Nosocomial transmission of pathogens is a major health care challenge. The increasing spread of antibiotic-resistant strains represents an ongoing threat to public health. Previous Staphylococcus aureus transmission studies have focused on transmission of S. aureus between asymptomatic carriers or used low-resolution typing methods such as multilocus sequence typing (MLST) or spa typing. To identify patient-to-patient intrahospital transmission using high-resolution genetic analysis, we sequenced the genomes of a consecutive set of 398 S. aureus isolates from sterile-site infections. The S. aureus strains were collected from four hospitals in the Houston Methodist Hospital System over a 6-month period. Importantly, we discovered no evidence of transmission of S. aureus between patients with sterile-site infections. The lack of intrahospital transmission may reflect a fundamental difference between day-to-day transmission events in the hospital setting and the more frequently studied outbreak scenarios. Importance: Previous studies have suggested that nosocomial transmission of S. aureus is common.
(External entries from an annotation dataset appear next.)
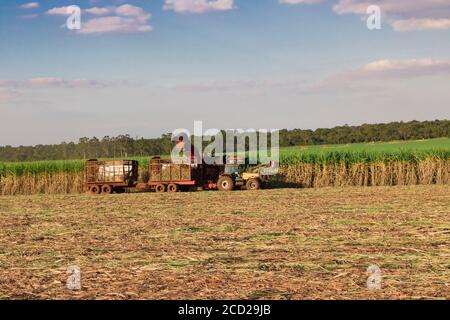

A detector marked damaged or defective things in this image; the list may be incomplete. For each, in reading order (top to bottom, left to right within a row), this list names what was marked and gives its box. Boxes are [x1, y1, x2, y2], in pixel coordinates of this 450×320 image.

rusty cargo wagon [83, 159, 138, 194]
rusty cargo wagon [148, 156, 199, 191]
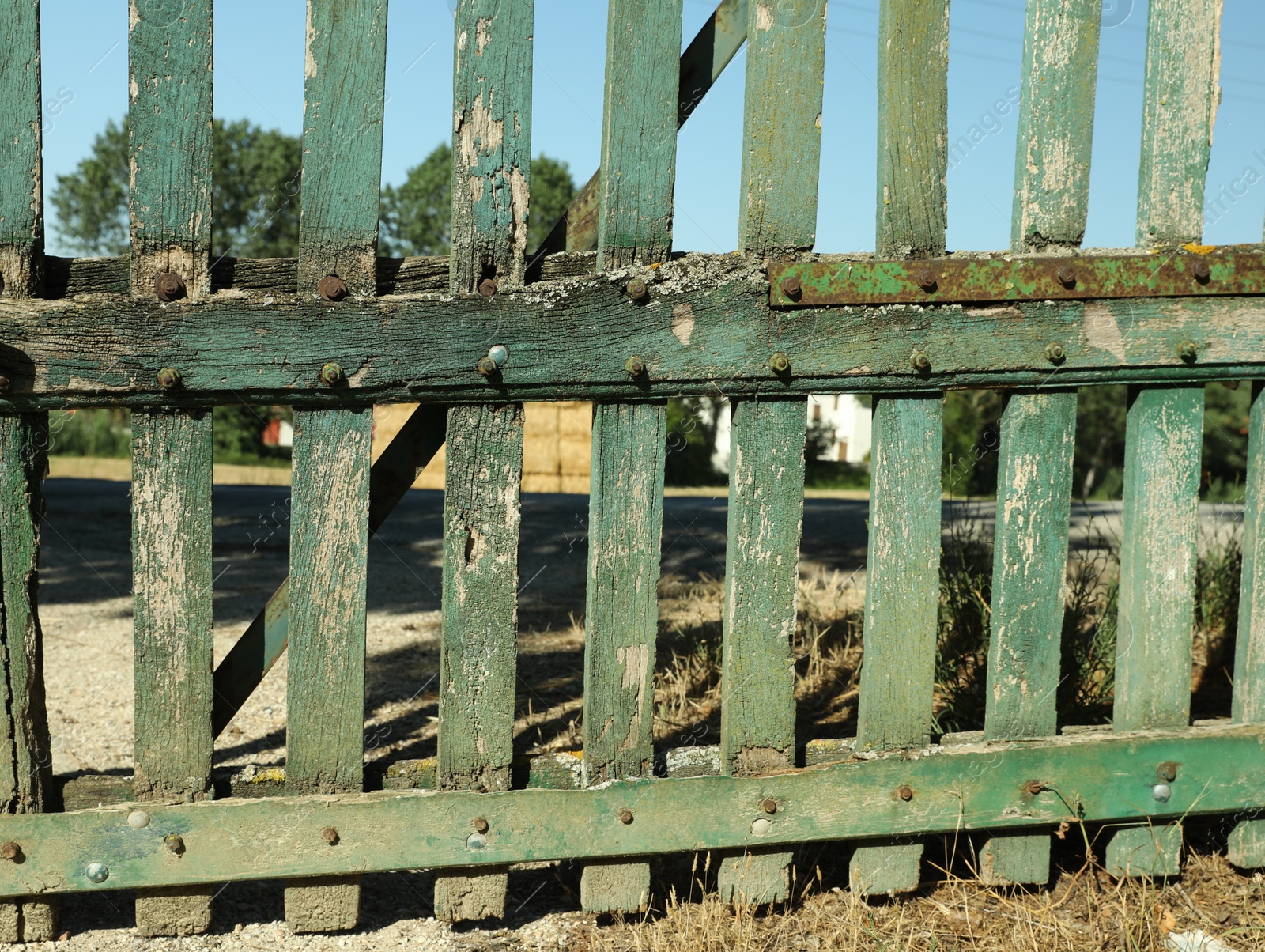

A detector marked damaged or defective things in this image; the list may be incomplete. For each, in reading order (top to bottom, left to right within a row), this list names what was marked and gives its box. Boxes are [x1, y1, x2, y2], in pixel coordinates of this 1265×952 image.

rusted bolt [153, 270, 184, 301]
rusted bolt [319, 273, 349, 298]
rusty metal strip [764, 247, 1265, 306]
rusted bolt [321, 359, 346, 384]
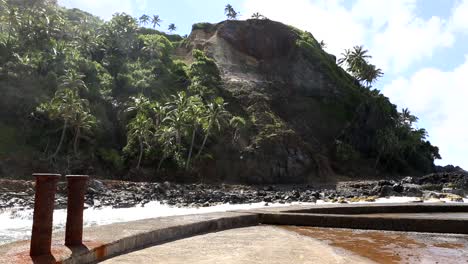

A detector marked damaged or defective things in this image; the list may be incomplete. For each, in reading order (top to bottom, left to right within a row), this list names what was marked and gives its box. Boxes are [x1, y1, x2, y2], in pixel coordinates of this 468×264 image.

rusty metal bollard [29, 172, 60, 256]
rusty metal bollard [64, 174, 89, 246]
rust stain [280, 225, 426, 264]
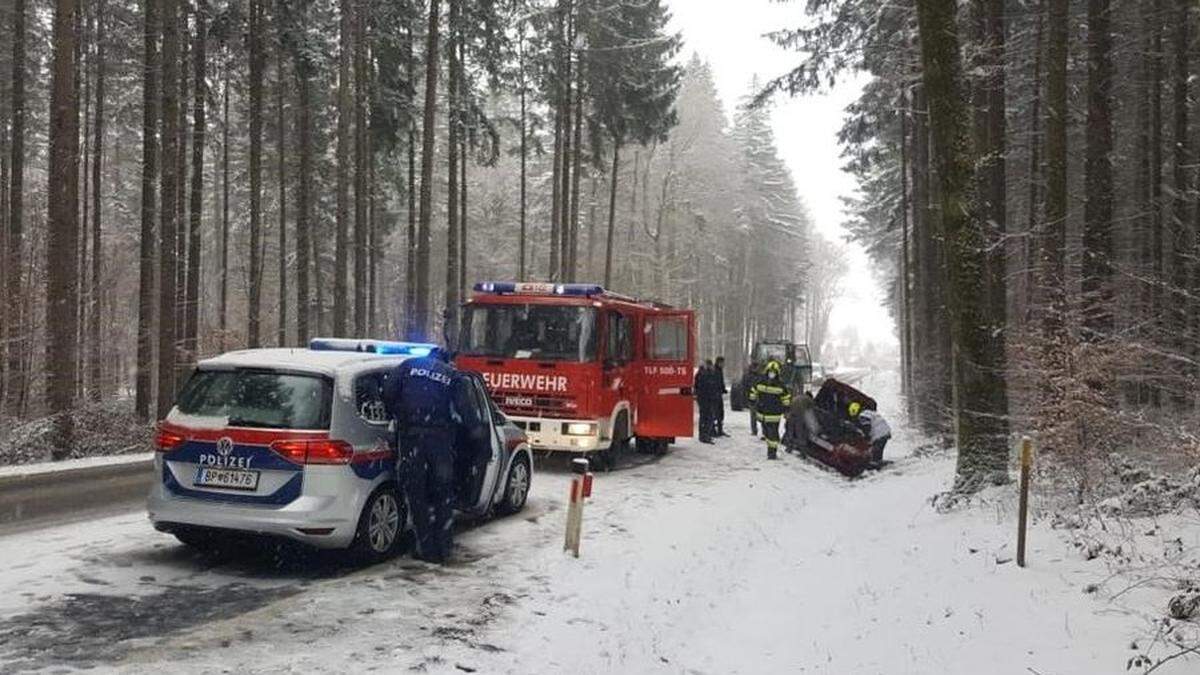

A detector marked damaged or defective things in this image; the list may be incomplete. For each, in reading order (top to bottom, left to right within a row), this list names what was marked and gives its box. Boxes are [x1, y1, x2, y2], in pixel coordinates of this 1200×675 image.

crashed car [782, 374, 878, 475]
overturned car [782, 374, 888, 475]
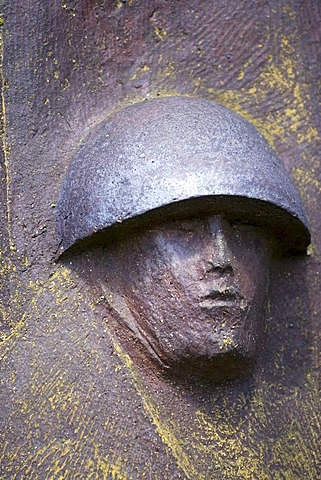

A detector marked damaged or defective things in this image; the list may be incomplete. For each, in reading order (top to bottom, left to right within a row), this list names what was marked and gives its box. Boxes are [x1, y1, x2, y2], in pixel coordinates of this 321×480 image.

Our data revealed an unexpected lack of evidence for intrahospital transmission of S. aureus between patients with invasive infections. This finding has important implications for hospital infection control and public health efforts. In addition, our data demonstrate that highly related pools of S. aureus strains exist in the community which may complicate outbreak investigations.

FIG 1

Radial phylogenetic tree mapping the 398 isolates of the HMHS-SA collection based on SNP distance to reference strain FPR3757. Isolates are represented by red filled circles, and numbers correspond to 4 general groupings identified through whole-genome sequencing. Group 1 (green circle) is primarily ST8 organisms that group very tightly with the ST8 reference strain. Group 2 (blue circles) encompasses two groups, both approximately equidistant from the reference strain. One is primarily ST5 isolates, and the other is ST15 strains and others. Group 3 is predominantly ST30 and ST45, and group 4 is rare members of CC75, not previously isolated in the United States. The tree is truncated to enhance detail. (Inset) To-scale version of tree; bar, 0.800.

FIG 2

Circular cladogram colored by MLST. All MLST STs of a given clonal complex are colored shades of the same color. MLST was determined using a combination of SRST2 software and manual sequence review. Strains with a novel MLST allele type are labeled in gray (“Novel”).

FIG 3

Flow diagram demonstrating the process of screening the 398 S. aureus isolates for potential intrahospital transmission. First, the ST8 and ST5 isolates were selected, and any isolate pair with a pairwise distance of 40 SNPs or less was selected for review. If the pair of isolates were from the same patient, no further investigation was performed. If the isolates were from two individual patients, the medical record was reviewed individually to identify if the infections were present on admission, had differences in antimicrobial susceptibility, or were from different hospitals without a shared caregiver. No intrahospital transmission events were identified in these isolates.

FIG 4

Comparison of the evolutionary rates of ST8 and ST5 clones in the HMHS-SA collection. For patients with multiple ST8 or ST5 S. aureus isolates collected over time, the evolutionary rate was calculated. The mean and quartile ranges are indicated for each MLST type. The increased evolutionary rate in ST5 isolates collected over time from the same patient can be observed. The evolutionary rates between the two groups are significantly different with a P value of 0.031 using an unpaired t test with Welch’s correction.

FIG 5

Radial phylogenetic tree of the 3 CC75 HMHS-SA isolates. A clear relationship is evident between HMHS-SA-57 and HMHS-SA-328, which were isolated from the same patient several months apart, compared to HMHS-SA-153. Isolate HMHS-SA-153 was typed as ST1223 by SRST2. HMHS-SA-57 and HMHS-SA-328 share a novel MLST type, which is a single locus variant of ST2793.

FIG 6

Cladogram showing no significant clustering based on hospital of origin. Small clusters of isolates from hospital B, C, or D represent multiple isolates collected from the same patient at that hospital.